The lady beggar--how did she do this?

Sure, but if you had the woman in front of you, and you then hit $.83, would you have kept looking for those dimes?

Why are things always in the last place you look?

-Joe

Whenever I look for something, I look in one more place after I find it, just to prove that false.

I think that was, you know, the point.

Hopefully this poll will provide some more info. At least it should reject (or perhaps corroborate) the hypotheses that some amounts of change are so much more likely than others, that it figures into the trick.

I predict that amounts involving 3 pennies (.03, .08, .13, etc.) will be more likely, but not enough to make a profitable trick out of it.

It looks like zero and “$1 or greater” are winning out.

This could be a variety of the one ahead trick. get ten people to put a message in separate envelopes. Put the first one to your head and announce the message - open and ask the ten if it matched any of their messages. repeat for all ten

The trick is that you have one confederate for which you know the message (and you make sure his envelope is last). You take some else’s envelope, announce your confederates message, and then open and read the message inside, which you give for the second envelope and so on.

Yes, but even if we discard all the zero’s (which there’s a good argument for - first, it’s pointless for a beggar to guess zero because even if she’s right she loses, second, because many people said in the comments they were in gym shorts or otherwise pocketless and they had change in their cars), I think we can safely reject the hypothesis that 83 cents, 31 cents, or 21 cents are just common amounts of change people have.

Don’t you guys get it yet? The beggar lady wins every time someone feels sorry for her and gives her their change. The part about guessing the amount is just a means to get people to take out their money. If she guesses right occasionally, its just luck.
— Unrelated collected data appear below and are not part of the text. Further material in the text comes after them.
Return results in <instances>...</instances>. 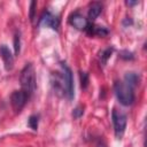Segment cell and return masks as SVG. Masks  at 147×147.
Segmentation results:
<instances>
[{
  "mask_svg": "<svg viewBox=\"0 0 147 147\" xmlns=\"http://www.w3.org/2000/svg\"><path fill=\"white\" fill-rule=\"evenodd\" d=\"M61 68H62V76H63L65 88H67V98L69 100H72L75 95V91H74L75 88H74V77H72L71 69L68 67L65 62H61Z\"/></svg>",
  "mask_w": 147,
  "mask_h": 147,
  "instance_id": "277c9868",
  "label": "cell"
},
{
  "mask_svg": "<svg viewBox=\"0 0 147 147\" xmlns=\"http://www.w3.org/2000/svg\"><path fill=\"white\" fill-rule=\"evenodd\" d=\"M111 118H113L115 136H116L117 139H121L123 137L124 132H125V129H126V123H127L126 114L115 108V109H113Z\"/></svg>",
  "mask_w": 147,
  "mask_h": 147,
  "instance_id": "3957f363",
  "label": "cell"
},
{
  "mask_svg": "<svg viewBox=\"0 0 147 147\" xmlns=\"http://www.w3.org/2000/svg\"><path fill=\"white\" fill-rule=\"evenodd\" d=\"M29 99V95L24 92V91H14L10 95V103L13 109L15 110V113H20L23 107L25 106L26 101Z\"/></svg>",
  "mask_w": 147,
  "mask_h": 147,
  "instance_id": "5b68a950",
  "label": "cell"
},
{
  "mask_svg": "<svg viewBox=\"0 0 147 147\" xmlns=\"http://www.w3.org/2000/svg\"><path fill=\"white\" fill-rule=\"evenodd\" d=\"M119 55H121V57H122V59H124V60H132V59L134 57L133 53H132V52H129V51H126V49L121 51Z\"/></svg>",
  "mask_w": 147,
  "mask_h": 147,
  "instance_id": "2e32d148",
  "label": "cell"
},
{
  "mask_svg": "<svg viewBox=\"0 0 147 147\" xmlns=\"http://www.w3.org/2000/svg\"><path fill=\"white\" fill-rule=\"evenodd\" d=\"M114 91L117 100L123 106H131L134 101V92L133 88L126 85L124 82H116L114 84Z\"/></svg>",
  "mask_w": 147,
  "mask_h": 147,
  "instance_id": "7a4b0ae2",
  "label": "cell"
},
{
  "mask_svg": "<svg viewBox=\"0 0 147 147\" xmlns=\"http://www.w3.org/2000/svg\"><path fill=\"white\" fill-rule=\"evenodd\" d=\"M38 121H39V118H38L37 115H31V116L29 117L28 124H29V126H30L33 131H37V129H38Z\"/></svg>",
  "mask_w": 147,
  "mask_h": 147,
  "instance_id": "5bb4252c",
  "label": "cell"
},
{
  "mask_svg": "<svg viewBox=\"0 0 147 147\" xmlns=\"http://www.w3.org/2000/svg\"><path fill=\"white\" fill-rule=\"evenodd\" d=\"M14 51H15V55L20 54V51H21V34H20V32H16L14 36Z\"/></svg>",
  "mask_w": 147,
  "mask_h": 147,
  "instance_id": "4fadbf2b",
  "label": "cell"
},
{
  "mask_svg": "<svg viewBox=\"0 0 147 147\" xmlns=\"http://www.w3.org/2000/svg\"><path fill=\"white\" fill-rule=\"evenodd\" d=\"M124 83L133 88L139 84V76L136 72H126L124 76Z\"/></svg>",
  "mask_w": 147,
  "mask_h": 147,
  "instance_id": "8fae6325",
  "label": "cell"
},
{
  "mask_svg": "<svg viewBox=\"0 0 147 147\" xmlns=\"http://www.w3.org/2000/svg\"><path fill=\"white\" fill-rule=\"evenodd\" d=\"M20 82H21L22 91H24L29 96L32 95L33 92L36 91L37 83H36V71L31 63H26L25 67L22 69Z\"/></svg>",
  "mask_w": 147,
  "mask_h": 147,
  "instance_id": "6da1fadb",
  "label": "cell"
},
{
  "mask_svg": "<svg viewBox=\"0 0 147 147\" xmlns=\"http://www.w3.org/2000/svg\"><path fill=\"white\" fill-rule=\"evenodd\" d=\"M69 23H70L74 28H76L77 30H85L86 26H87V24H88V21H87V18H85L82 14H79V13H74V14H71L70 17H69Z\"/></svg>",
  "mask_w": 147,
  "mask_h": 147,
  "instance_id": "9c48e42d",
  "label": "cell"
},
{
  "mask_svg": "<svg viewBox=\"0 0 147 147\" xmlns=\"http://www.w3.org/2000/svg\"><path fill=\"white\" fill-rule=\"evenodd\" d=\"M51 83H52L54 92L59 96H67V88H65L62 72H57V71L53 72L51 76Z\"/></svg>",
  "mask_w": 147,
  "mask_h": 147,
  "instance_id": "8992f818",
  "label": "cell"
},
{
  "mask_svg": "<svg viewBox=\"0 0 147 147\" xmlns=\"http://www.w3.org/2000/svg\"><path fill=\"white\" fill-rule=\"evenodd\" d=\"M36 7H37V2H36V1H31V3H30V15H29V17H30V21H31V22H33V20H34Z\"/></svg>",
  "mask_w": 147,
  "mask_h": 147,
  "instance_id": "e0dca14e",
  "label": "cell"
},
{
  "mask_svg": "<svg viewBox=\"0 0 147 147\" xmlns=\"http://www.w3.org/2000/svg\"><path fill=\"white\" fill-rule=\"evenodd\" d=\"M0 55L3 60L6 70L7 71L11 70L14 67V56H13V54H11V52L7 45H0Z\"/></svg>",
  "mask_w": 147,
  "mask_h": 147,
  "instance_id": "ba28073f",
  "label": "cell"
},
{
  "mask_svg": "<svg viewBox=\"0 0 147 147\" xmlns=\"http://www.w3.org/2000/svg\"><path fill=\"white\" fill-rule=\"evenodd\" d=\"M59 24H60V21L57 18V16L53 15L51 11H45L41 17H40V21H39V25H45V26H49L54 30H57L59 28Z\"/></svg>",
  "mask_w": 147,
  "mask_h": 147,
  "instance_id": "52a82bcc",
  "label": "cell"
},
{
  "mask_svg": "<svg viewBox=\"0 0 147 147\" xmlns=\"http://www.w3.org/2000/svg\"><path fill=\"white\" fill-rule=\"evenodd\" d=\"M101 11H102V5H101L100 2H93V3L90 6V9H88V14H87L88 20H87V21L93 22V21L100 15Z\"/></svg>",
  "mask_w": 147,
  "mask_h": 147,
  "instance_id": "30bf717a",
  "label": "cell"
},
{
  "mask_svg": "<svg viewBox=\"0 0 147 147\" xmlns=\"http://www.w3.org/2000/svg\"><path fill=\"white\" fill-rule=\"evenodd\" d=\"M127 6H134V5H137L138 3V1H126L125 2Z\"/></svg>",
  "mask_w": 147,
  "mask_h": 147,
  "instance_id": "ffe728a7",
  "label": "cell"
},
{
  "mask_svg": "<svg viewBox=\"0 0 147 147\" xmlns=\"http://www.w3.org/2000/svg\"><path fill=\"white\" fill-rule=\"evenodd\" d=\"M79 78H80V86L82 88H86L88 85V75L86 72L80 71L79 72Z\"/></svg>",
  "mask_w": 147,
  "mask_h": 147,
  "instance_id": "9a60e30c",
  "label": "cell"
},
{
  "mask_svg": "<svg viewBox=\"0 0 147 147\" xmlns=\"http://www.w3.org/2000/svg\"><path fill=\"white\" fill-rule=\"evenodd\" d=\"M83 113H84L83 108H82L80 106H78V107H76V108L74 109V111H72V116H74V118H79V117L83 115Z\"/></svg>",
  "mask_w": 147,
  "mask_h": 147,
  "instance_id": "ac0fdd59",
  "label": "cell"
},
{
  "mask_svg": "<svg viewBox=\"0 0 147 147\" xmlns=\"http://www.w3.org/2000/svg\"><path fill=\"white\" fill-rule=\"evenodd\" d=\"M123 24H124L125 26H126L127 24H132V20H131V18H129V17H126V18L123 21Z\"/></svg>",
  "mask_w": 147,
  "mask_h": 147,
  "instance_id": "d6986e66",
  "label": "cell"
},
{
  "mask_svg": "<svg viewBox=\"0 0 147 147\" xmlns=\"http://www.w3.org/2000/svg\"><path fill=\"white\" fill-rule=\"evenodd\" d=\"M111 53H113V48H111V47H108V48H106V49H103V51L100 52L99 59H100V62H101L103 65L107 63V61H108V59L110 57Z\"/></svg>",
  "mask_w": 147,
  "mask_h": 147,
  "instance_id": "7c38bea8",
  "label": "cell"
}]
</instances>
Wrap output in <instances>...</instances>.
She might notice some more common amounts of change that win the bet, but the numbers she uses are more likely associated with people’s willingness to give up the money than the guessing the right amount. There is no way to significantly increase the chances of a correct guess based on the OPs description of the events.
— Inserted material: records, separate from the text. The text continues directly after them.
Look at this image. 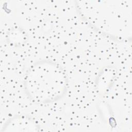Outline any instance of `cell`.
<instances>
[{"instance_id":"1","label":"cell","mask_w":132,"mask_h":132,"mask_svg":"<svg viewBox=\"0 0 132 132\" xmlns=\"http://www.w3.org/2000/svg\"><path fill=\"white\" fill-rule=\"evenodd\" d=\"M54 70H44L43 75L41 77H31L32 81H29L30 88L33 89L30 91L40 100H47L52 99L57 96L59 92L62 89L63 86L62 75L59 74L57 71Z\"/></svg>"}]
</instances>
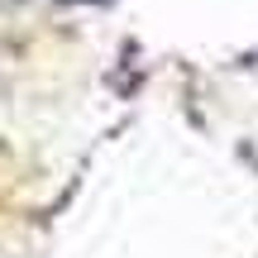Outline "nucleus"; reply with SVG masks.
I'll return each instance as SVG.
<instances>
[]
</instances>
If only someone else had suggested this incredibly original theory somewhere else in the thread.

That may very well be the case. Hilarity reports that in her personal experience, though, the woman is 3 for 3. It’s interesting to consider if, and how, she is more accurate than random guessing.

You could increase the odds considerably in the case of the coffee shop, where she may have noted what they were drinking and knew the costs of those drinks.

That is not even correct. Hilarity claims no more than 2 for 2 if you read the whole thread. And I question the accuracy of the second guess. On top of that Hilarity admits not having a precise recollection of the events.

And on these boards anecdotes count for SO much.

Actually, we don’t know where she stands. All we know is she’s at least 2 for something (presuming HNS’s recollection is correct), and that something is almost certainly larger than 2. If she runs this scam on a regular basis, it could be 2 out of 300 or something like that rather than 2 for 2.

We know Hilarity stands at 2 for 2. The beggar lady maybe anything from 0 for 2, to who knows, or cares what. She’s came out ahead from Hilarity and her friend. And probably others as well, and she doesn’t have to guess right once to make it work.